Re: [j-nsp] SRX 3600 dropped packets - how to debug?
Hey Phil, A friendly hello from Lancaster Uni, also using SRX 3600's. Can you reproduce the loss? Or alternatively know source/destination ranges of likely connections? A user it's more likely to affect or can demonstrate it reliably? As pretty much unless this is a policy that's doing it (if you have then deny, then get a then count on all those rules too, but it sounds like packet loss rather than session creation rejection/failure/timeout), you're gonna be stuck doing a datapath debug. http://www.juniper.net/techpubs/software/junos-security/junos-security10.2/junos-security-swconfig-security/topic-41983.html If you're shifting anywhere like the amount of traffic we are you aren't going to want to set up a filter for 0/0 to 0/0. Something I've had to explain to JTAC on numerous occasions (something along the lines of You want me to enable full flow debugging on three SPC's collectively pushing 8Gbps!?!).

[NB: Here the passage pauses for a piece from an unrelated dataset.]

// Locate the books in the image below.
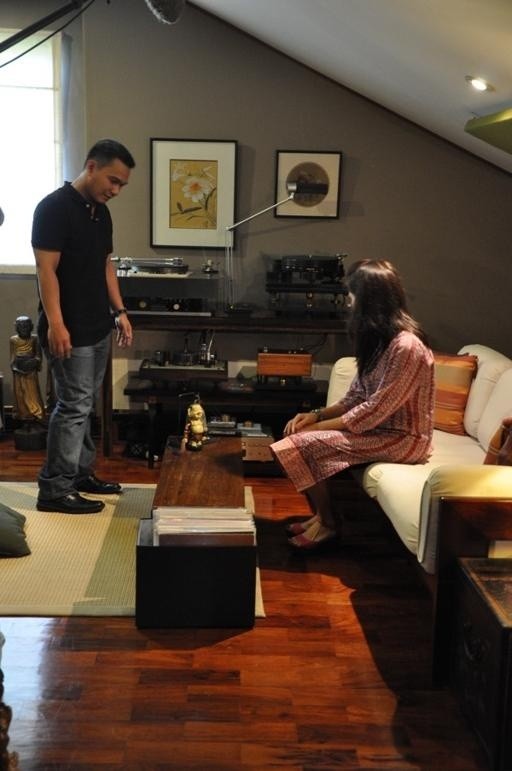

Also you using anything like AppTrack and AppFW/AppQos/AppDos? I've unfortunately had a fair amount of experience with datapath debugs, so feel free to give me a shout off list. Cheers, Peter. -- Peter Wood Network Security Specialist Information Systems Services Lancaster University Email: p.w...@lancaster.ac.uk ___ juniper-nsp mailing list juniper-nsp@puck.nether.net https://puck.nether.net/mailman/listinfo/juniper-nsp
Re: [j-nsp] SRX 3600 dropped packets - how to debug?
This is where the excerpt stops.